Tuesday, June 26, 2018

Surviving Running in the Heat

Summer runnin’, had me a blast!

Okay, most of us don't have much of a blast when it comes to running in the summer. As for racing? Yeah, it takes a special breed to be able to peak on a hot and/or humid day. I’m not that special breed. In fact, I burst into flames like an ant under a magnifying glass when the sun comes out.

When you can see the sweat droplets in a picture - Yeesh.
It’s no mistake that virtually all of my best marathon times have come when the temperatures were in the 40s or 50s. There have been some extremely notable exceptions where a PR came on a hot day. All that leads me to wonder is how much faster it would have been if the weather had been cooler.

Regardless, because I run so poorly in the heat, and taking it to a treadmill is just not an option for me (I’d commit “runnicide”), I’ve had to learn how to cope.

Here are a few things I’ve learned.

Ease Off the Throttle
 
I’ve had many races where I knew I was in shape to run a specific pace but knew the weather wouldn’t even come close to allowing me to do so. Rather than try to muscle through it at the preplanned pace, bonk in the middle, and crawl to the finish, I slowed my roll. By actively choosing to go at a pace slower than what I was ready to run, I didn’t have the collapse at the finish. Sure, the overall time was not what it could have been, but I didn’t need to visit the ambulance.

The general rule is: Above 55 degrees, for every increase of 10 degrees, marathon pace increases by 1.5 percent to three percent. In other words, there are going to be plenty of training runs and plenty of races in the hot and sticky months where it just isn’t going to be optimum for you to go all-out. Accept that reality and you’ll have a much better day.

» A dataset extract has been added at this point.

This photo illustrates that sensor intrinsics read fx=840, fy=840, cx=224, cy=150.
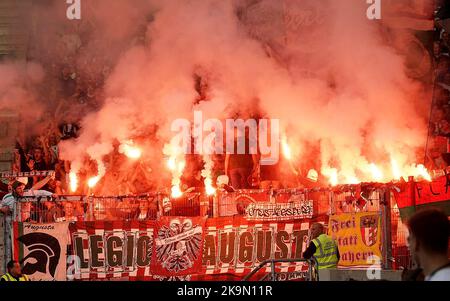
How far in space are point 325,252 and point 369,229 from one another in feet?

You Simply Must Get Fluids
 
I’m known for being a bit of a camel. If the run is going to be less than 90 minutes, even in hot weather, I barely even think of taking a drink of water before I run, let alone taking water with me. But as the weather changes, so should your plans. I still rarely take water with me, but I know where liquid is available in case I need it. I also know that hydration is something you do before, during, and after the run, if you want the best results. Of course, too much liquid is a problem, too. But don't let the fears of hyponatremia (and the rarity with which it happens) keep you from getting your fluids.

Mix it Up
 
Use the summer to focus on your speedwork. Think about hitting the track. Mixing up workouts is a good thing and, in the summer when it is difficult to run long, going short and fast can be greatly beneficial. This is also the time to try different race distances. The summer allows for many more opportunities of racing a variety of new lengths. Never done an 8K? Hop in and set an instant PR, regardless of the slowdown because of the heat.

Know It All Helps

 
It hurts like the dickens, leaves you crashed on the couch or side of the road, and makes you wish for the icy cold hand of winter. Yet working out in this weather, if done right, will make you a better runner. It’ll make that cool, crisp fall morning where you put on your bib number all the more savory.
Remember that much we do as runners is, or should be, delayed gratification. We put in the hard work and effort when others won't so we can achieve the things others cannot. The sacrifices we make in these not-so-prime months will pay dividends in the future.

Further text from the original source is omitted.